Porque de nada escapa: corrupción, hundimiento económico, indefensión de fronteras (los mismos que favorecen la inmigración, ahora la quieren arreglar), aparición del grupo BRICS, que sume aún más la opinión europea en la irrelevancia perdida entre bloques.
Porque esos Estados Unidos europeos, en su origen, procedieron en sentido contrario al que pretendieron imitar, los americanos, que primero generaron la Nación y después se dieron un estado. Aquí la inexistencia de un sentimiento de pertenencia a un país llamado Europa es un hecho. Tal vez sí disfrutemos de un Estado administrativo, jerarquizado y con un organigrama mastodóntico (eso que no falte), generado a base de desnudar de soberanía a los estados componentes, de privar de sus propias competencias a los Estados miembros, y de ambicionar ese sentimiento de identidad europea a base de invertir en ideologías que jamás contribuyeron a conformar país alguno. Pero eso, reitero, no son pilares para el arraigo de ninguna nación. Falta fondo, sobran ornamentación y floripondios. Como también sobran políticos que, como decía, se postulan a proveernos de la solución a los problemas que ellos mismo provocaron.
La inmigración ilegal, el destrozo en el sector primario europeo, la incapacidad de defender el modo de vida europeo, renunciando a las raíces de nuestra civilización, esas que arraigan en el derecho romano y en el cristianismo, todo ello ha sido puesto en la picota de la experimentación política que, en vez de apostar por la promoción de lo nuestro, se dedicó en las manos de los de siempre durante las últimas décadas, a importar de todo aquello que, en vez de complementar nuestra sociedad, se aproxima y llega con la intención de reemplazarnos.
No digo que renunciemos a Europa.

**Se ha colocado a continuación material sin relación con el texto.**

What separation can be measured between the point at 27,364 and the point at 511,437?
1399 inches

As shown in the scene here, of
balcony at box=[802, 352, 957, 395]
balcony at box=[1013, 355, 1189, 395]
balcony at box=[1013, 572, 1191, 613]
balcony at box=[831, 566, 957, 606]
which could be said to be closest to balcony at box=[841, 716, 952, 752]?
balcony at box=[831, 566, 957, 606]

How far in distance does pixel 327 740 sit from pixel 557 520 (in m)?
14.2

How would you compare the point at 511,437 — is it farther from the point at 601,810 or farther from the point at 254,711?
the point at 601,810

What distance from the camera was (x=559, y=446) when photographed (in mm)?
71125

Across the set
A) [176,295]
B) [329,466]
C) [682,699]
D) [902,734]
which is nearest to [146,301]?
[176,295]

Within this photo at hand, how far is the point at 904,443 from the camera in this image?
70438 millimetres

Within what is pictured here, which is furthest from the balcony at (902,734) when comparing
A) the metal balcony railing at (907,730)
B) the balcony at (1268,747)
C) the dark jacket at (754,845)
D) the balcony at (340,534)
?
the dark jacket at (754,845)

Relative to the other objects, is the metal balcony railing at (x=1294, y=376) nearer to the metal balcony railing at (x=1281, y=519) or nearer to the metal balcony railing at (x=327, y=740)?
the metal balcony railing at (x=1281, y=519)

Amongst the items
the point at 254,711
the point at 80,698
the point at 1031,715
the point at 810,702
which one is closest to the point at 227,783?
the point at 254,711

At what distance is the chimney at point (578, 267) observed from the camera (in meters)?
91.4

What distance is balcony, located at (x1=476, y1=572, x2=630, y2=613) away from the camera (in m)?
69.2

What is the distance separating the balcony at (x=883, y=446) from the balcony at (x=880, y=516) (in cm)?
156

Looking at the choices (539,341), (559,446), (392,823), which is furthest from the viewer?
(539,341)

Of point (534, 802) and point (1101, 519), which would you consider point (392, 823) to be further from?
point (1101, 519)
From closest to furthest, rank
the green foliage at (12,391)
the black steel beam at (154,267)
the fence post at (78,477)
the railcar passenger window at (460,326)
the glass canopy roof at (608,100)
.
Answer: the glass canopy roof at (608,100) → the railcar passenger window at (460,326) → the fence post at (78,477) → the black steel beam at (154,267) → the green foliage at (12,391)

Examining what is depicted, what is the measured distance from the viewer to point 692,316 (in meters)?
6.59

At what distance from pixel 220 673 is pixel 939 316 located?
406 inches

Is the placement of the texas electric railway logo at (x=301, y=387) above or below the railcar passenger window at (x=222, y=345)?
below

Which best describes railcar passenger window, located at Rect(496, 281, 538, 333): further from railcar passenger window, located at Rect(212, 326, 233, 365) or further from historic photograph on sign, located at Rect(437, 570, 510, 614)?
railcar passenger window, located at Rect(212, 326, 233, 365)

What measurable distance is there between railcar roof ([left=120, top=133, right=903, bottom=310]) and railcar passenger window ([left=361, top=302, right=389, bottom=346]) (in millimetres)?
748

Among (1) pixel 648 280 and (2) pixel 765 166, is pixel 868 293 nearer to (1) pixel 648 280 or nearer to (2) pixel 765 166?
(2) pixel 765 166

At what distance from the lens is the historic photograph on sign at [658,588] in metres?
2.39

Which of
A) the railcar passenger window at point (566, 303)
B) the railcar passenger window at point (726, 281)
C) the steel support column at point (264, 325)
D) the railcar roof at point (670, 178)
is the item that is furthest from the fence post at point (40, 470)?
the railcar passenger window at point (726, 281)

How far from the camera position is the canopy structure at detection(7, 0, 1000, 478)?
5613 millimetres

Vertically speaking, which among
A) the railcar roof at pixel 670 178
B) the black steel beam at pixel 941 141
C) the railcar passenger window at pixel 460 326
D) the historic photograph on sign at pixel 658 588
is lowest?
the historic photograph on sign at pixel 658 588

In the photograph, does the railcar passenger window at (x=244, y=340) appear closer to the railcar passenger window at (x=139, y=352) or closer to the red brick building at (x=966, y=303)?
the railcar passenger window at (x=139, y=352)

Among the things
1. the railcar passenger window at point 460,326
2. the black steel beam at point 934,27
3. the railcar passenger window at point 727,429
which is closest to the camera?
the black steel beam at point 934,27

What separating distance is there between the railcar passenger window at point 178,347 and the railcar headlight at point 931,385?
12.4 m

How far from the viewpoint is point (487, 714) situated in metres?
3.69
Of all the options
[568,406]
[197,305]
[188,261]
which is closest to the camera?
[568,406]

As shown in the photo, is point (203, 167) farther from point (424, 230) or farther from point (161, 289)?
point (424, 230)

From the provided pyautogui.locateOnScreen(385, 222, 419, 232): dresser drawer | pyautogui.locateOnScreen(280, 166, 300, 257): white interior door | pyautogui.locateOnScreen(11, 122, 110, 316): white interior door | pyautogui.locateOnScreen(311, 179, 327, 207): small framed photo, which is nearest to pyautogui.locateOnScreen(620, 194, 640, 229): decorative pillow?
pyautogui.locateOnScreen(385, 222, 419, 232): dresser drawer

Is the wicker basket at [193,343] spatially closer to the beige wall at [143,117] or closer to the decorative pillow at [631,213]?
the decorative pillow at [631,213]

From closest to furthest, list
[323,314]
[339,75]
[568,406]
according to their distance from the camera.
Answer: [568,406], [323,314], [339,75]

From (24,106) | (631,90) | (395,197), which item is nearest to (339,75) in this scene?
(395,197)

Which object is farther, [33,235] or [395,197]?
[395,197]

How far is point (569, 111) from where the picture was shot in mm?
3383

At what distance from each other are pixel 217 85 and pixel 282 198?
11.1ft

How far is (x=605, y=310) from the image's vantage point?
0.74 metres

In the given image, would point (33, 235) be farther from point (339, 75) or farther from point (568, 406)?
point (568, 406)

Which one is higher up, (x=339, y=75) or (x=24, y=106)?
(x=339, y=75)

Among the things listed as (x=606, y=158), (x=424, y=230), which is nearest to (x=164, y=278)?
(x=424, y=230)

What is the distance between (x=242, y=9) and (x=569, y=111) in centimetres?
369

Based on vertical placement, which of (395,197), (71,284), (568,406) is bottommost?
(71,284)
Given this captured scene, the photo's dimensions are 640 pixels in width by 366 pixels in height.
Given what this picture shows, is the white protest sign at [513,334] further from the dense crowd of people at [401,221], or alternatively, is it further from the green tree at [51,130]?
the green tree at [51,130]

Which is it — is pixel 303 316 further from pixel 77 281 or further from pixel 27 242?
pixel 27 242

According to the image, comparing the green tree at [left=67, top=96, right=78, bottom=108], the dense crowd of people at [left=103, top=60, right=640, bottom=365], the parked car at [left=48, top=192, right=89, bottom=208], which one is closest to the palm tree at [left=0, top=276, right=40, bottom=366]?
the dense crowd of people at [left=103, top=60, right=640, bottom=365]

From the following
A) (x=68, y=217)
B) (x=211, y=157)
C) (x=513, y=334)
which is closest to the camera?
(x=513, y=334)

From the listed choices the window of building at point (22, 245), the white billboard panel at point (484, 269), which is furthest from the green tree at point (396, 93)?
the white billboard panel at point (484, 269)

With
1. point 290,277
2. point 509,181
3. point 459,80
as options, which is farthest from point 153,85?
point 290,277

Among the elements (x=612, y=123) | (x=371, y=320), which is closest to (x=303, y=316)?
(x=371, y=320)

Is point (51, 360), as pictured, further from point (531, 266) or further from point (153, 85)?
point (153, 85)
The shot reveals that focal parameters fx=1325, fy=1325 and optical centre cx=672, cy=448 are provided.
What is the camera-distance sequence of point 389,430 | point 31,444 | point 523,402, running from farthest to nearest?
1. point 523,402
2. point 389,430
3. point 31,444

Al contrario. Es nuestro deber procurar recuperarla, desmontar andamiajes extraños, y condicionar la presencia y estancia aquí de ajenos a nuestra cultura al respeto hacia la misma. Y dotarnos de ese texto que nos identifique como europeos y persuada, con toda la fuerza de nuestra ley, a aquel que permita el allanamiento de nuestro Viejo Continente.